Exercise instructions: Nothing outside the range is to be copied. From the entries below, reproduce exactly the lines starting at the one with "The book of" and ending at the one with "Hydraulic Bed Frame", without pictures.

Extracted records:
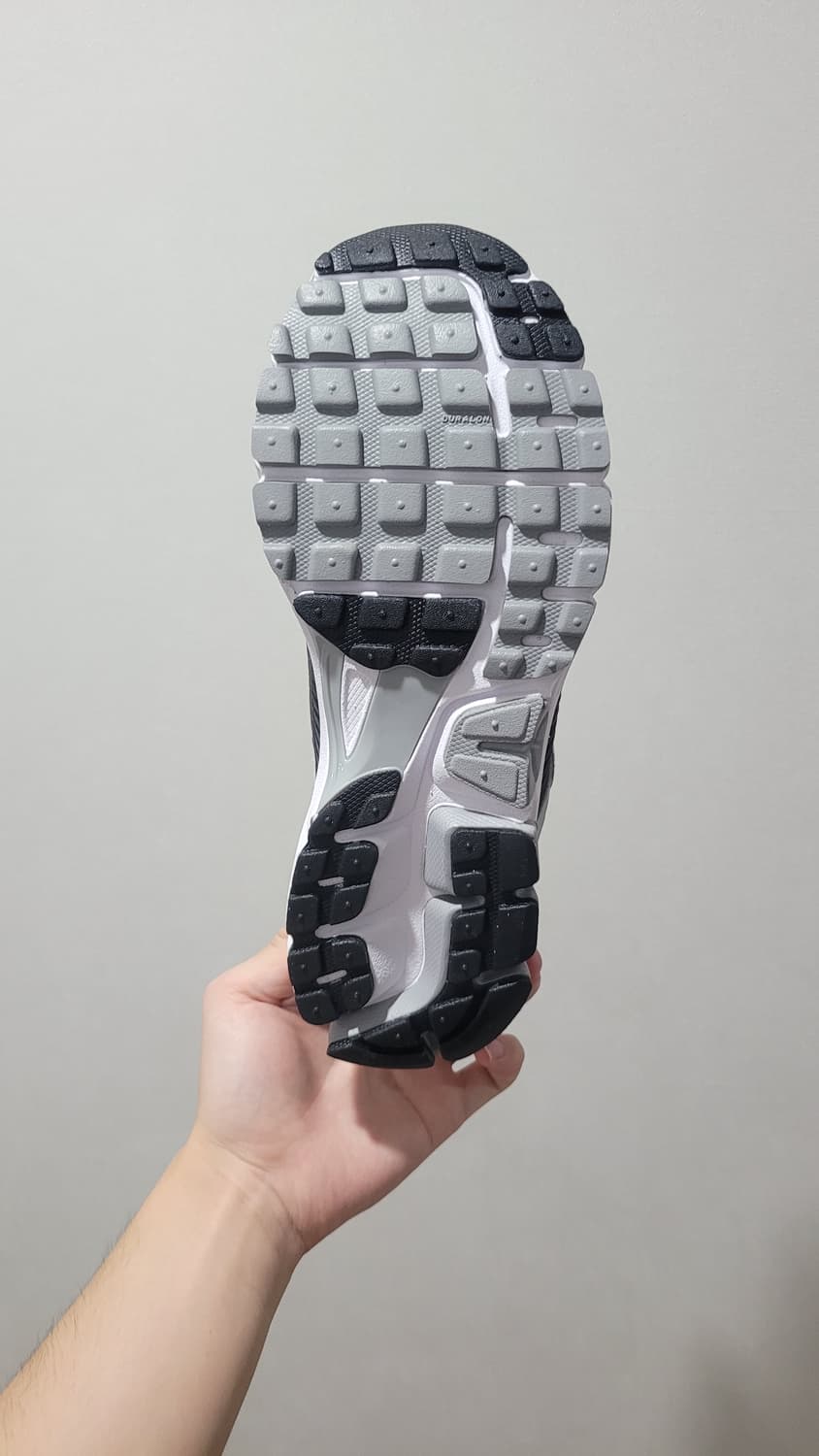 (새상품) Nike Zoom Vomero 5 Metallic Silver 상품이미지4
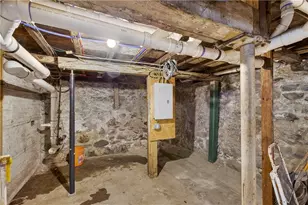 538 Wood Ave, Woonsocket, RI 02895 - Photo 47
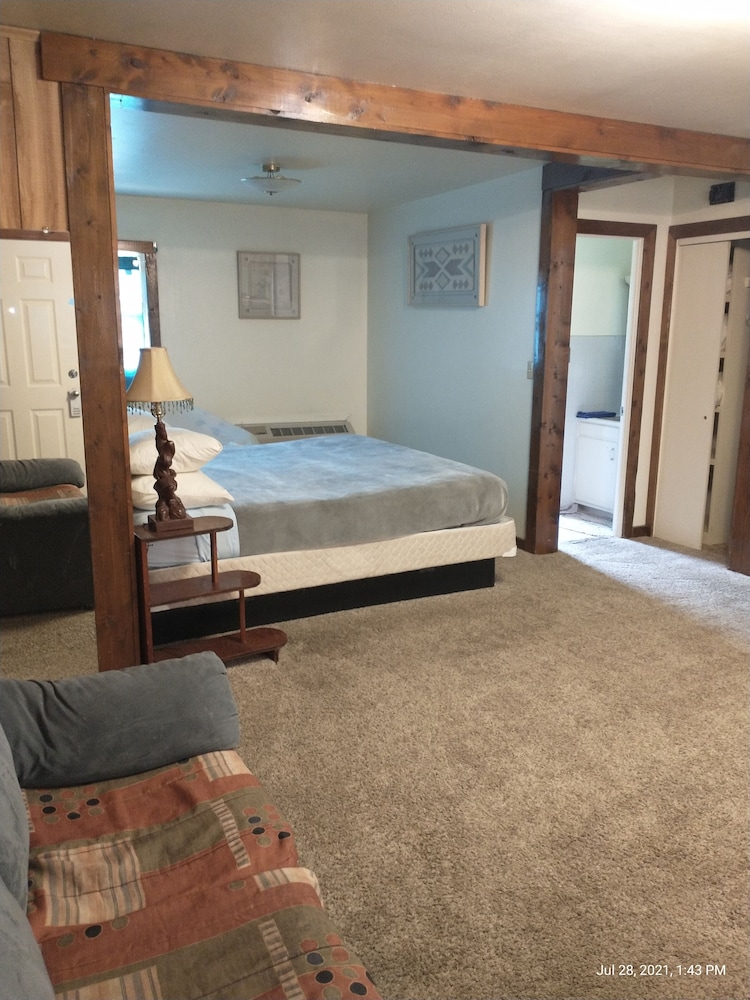 Paintbrush Inn Thermopolis - photo 19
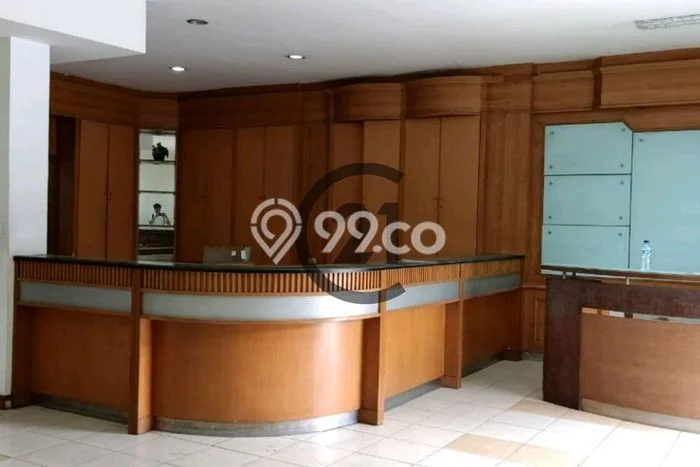 Lokasi Strategis! Dijual Ruko Bisnis di Kebon Jeruk, Jakarta Barat Kondisi Bagus Lokasi Strategis! Dijual Ruko Bisnis di Kebon Jeruk, Jakarta Barat Kondisi Bagus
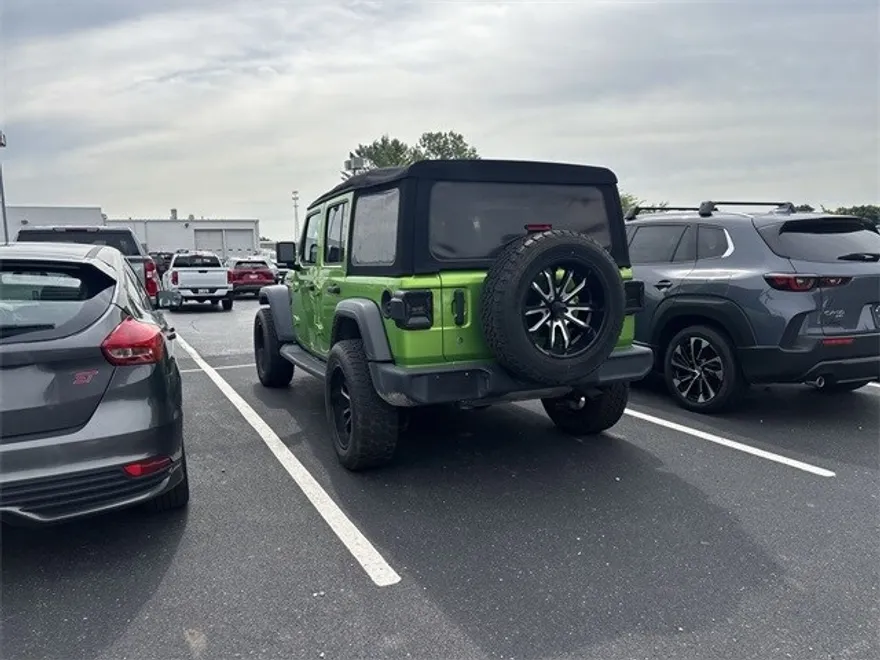 2018 Jeep Wrangler Unlimited Sport S photo 1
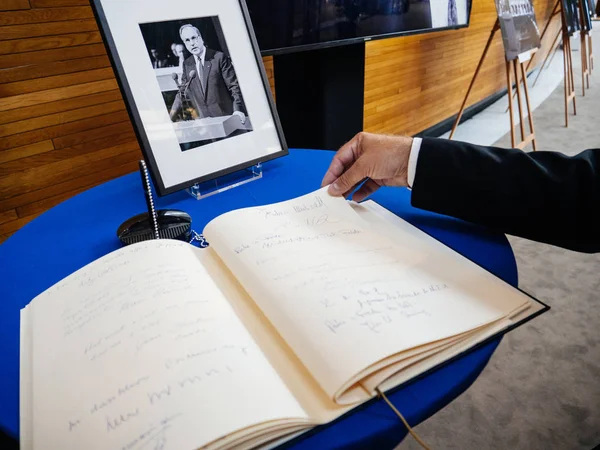 The book of condoleances for Helmut Kohl at European Parliament — Stock Photo, Image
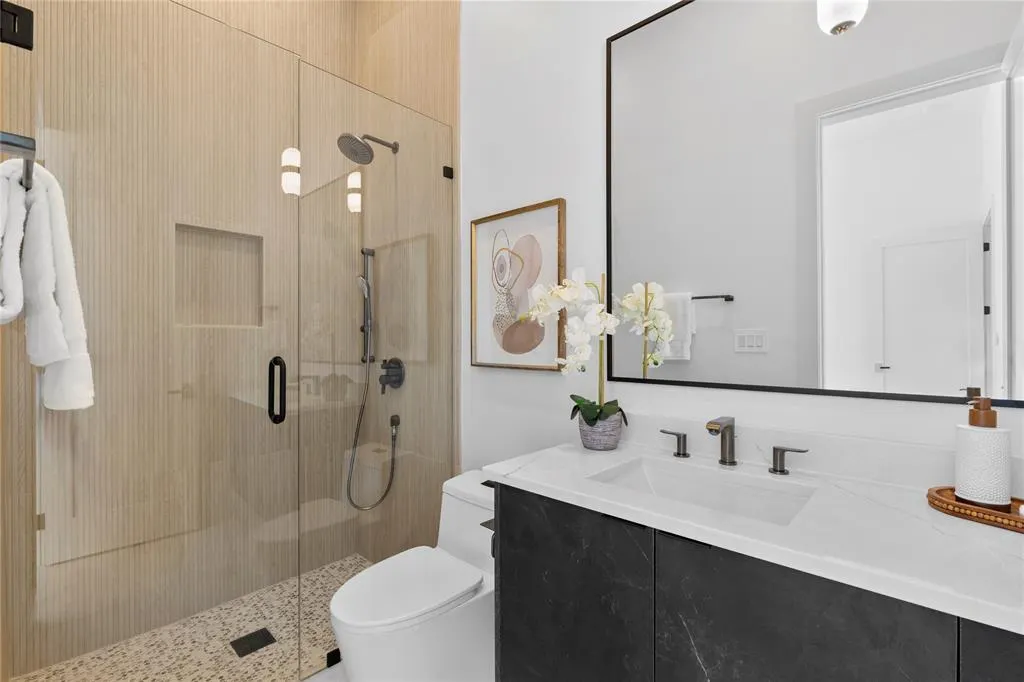 11232 Hillcrest Road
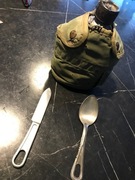 Nóż, łyżka i manierka armii amerykańskiej z II wojny światowej, datowane.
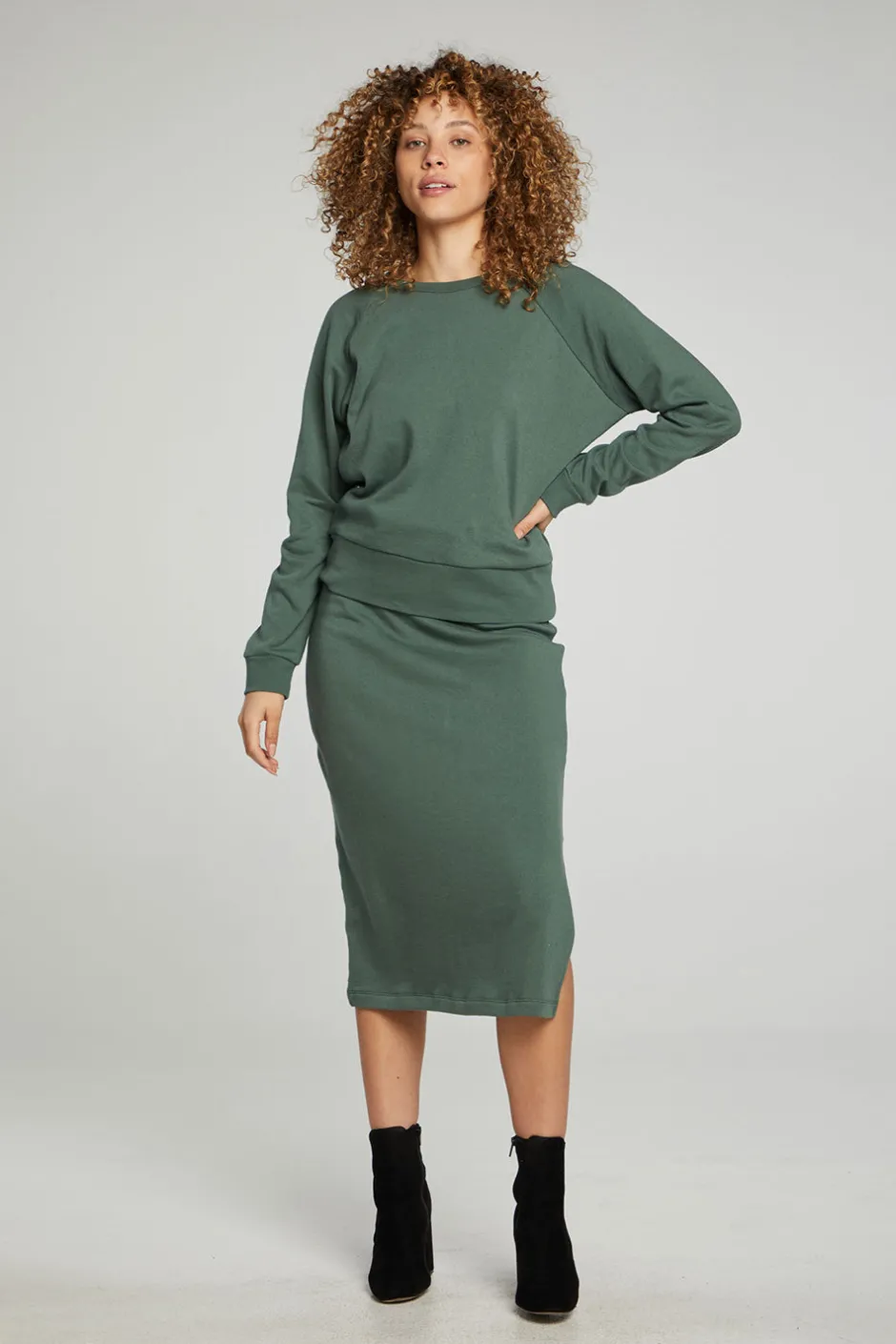 Women Chaser Brand Long Sleeve Crew Neck Raglan Pullover
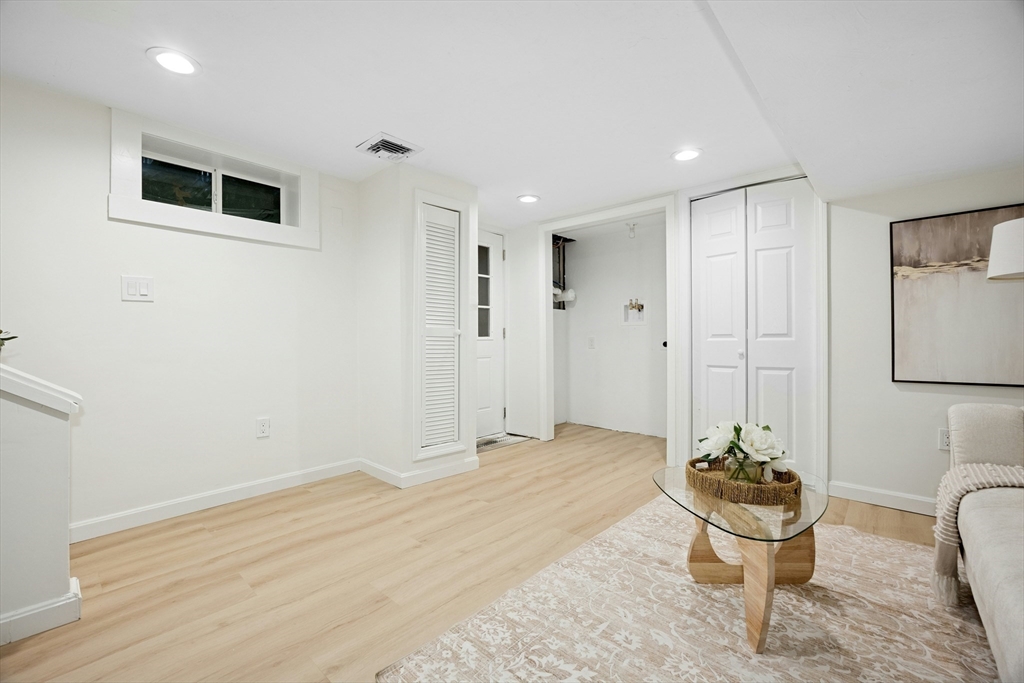 8 Old Farm Road Hanover, MA 02339 - Photo 26 of 38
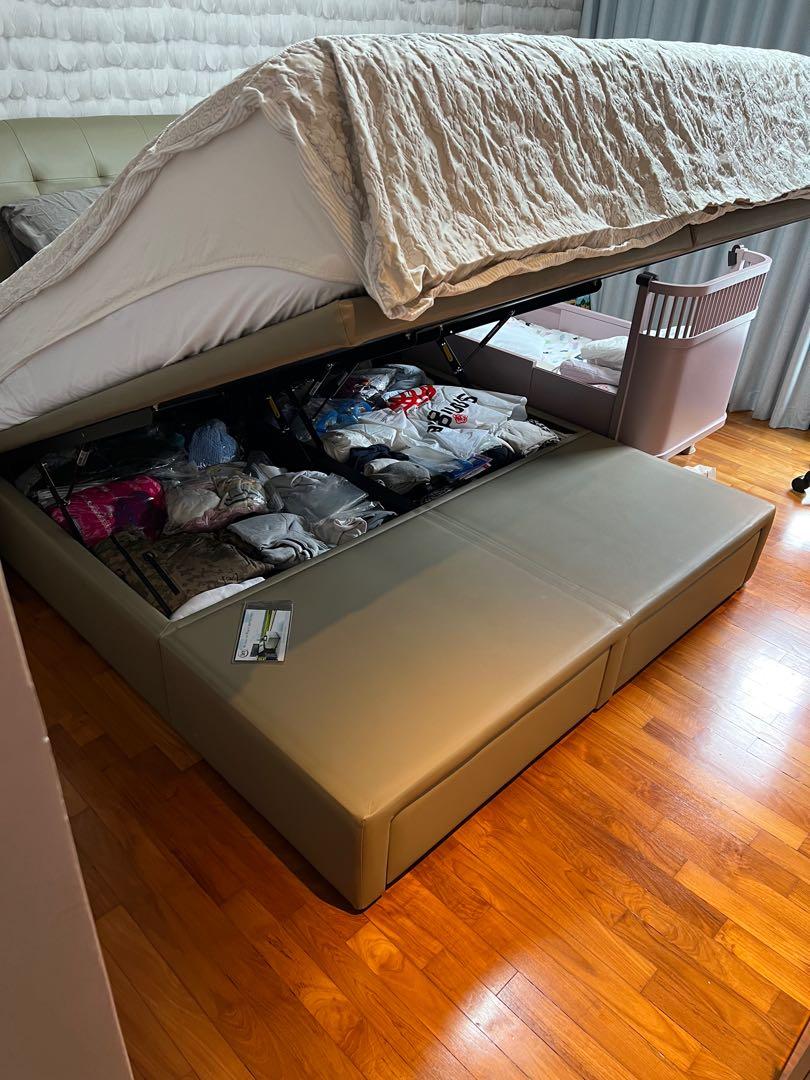 Hydraulic Bed Frame King size, Furniture & Home Living, Furniture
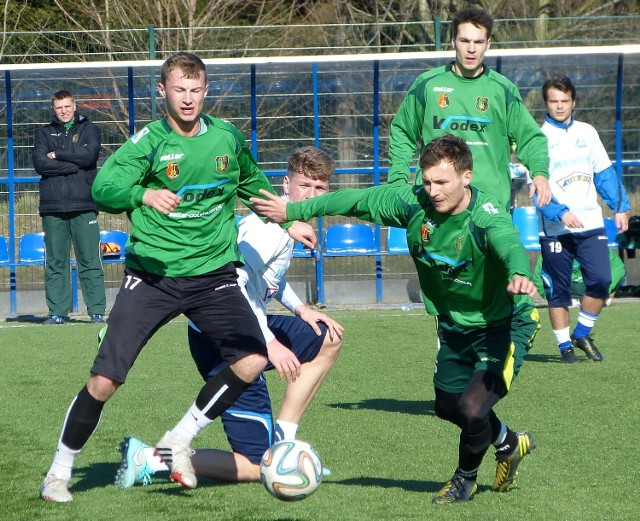 Piłkarze Stali Stalowa Wola (z lewej Mateusz Argasiński, obok Marcin Kowalski i Paweł Giel) pokonali w meczu kontrolnym Stal w Rzeszowie.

Answer for this exercise:
 The book of condoleances for Helmut Kohl at European Parliament — Stock Photo, Image
 11232 Hillcrest Road
 Nóż, łyżka i manierka armii amerykańskiej z II wojny światowej, datowane.
 Women Chaser Brand Long Sleeve Crew Neck Raglan Pullover
 8 Old Farm Road Hanover, MA 02339 - Photo 26 of 38
 Hydraulic Bed Frame King size, Furniture & Home Living, Furniture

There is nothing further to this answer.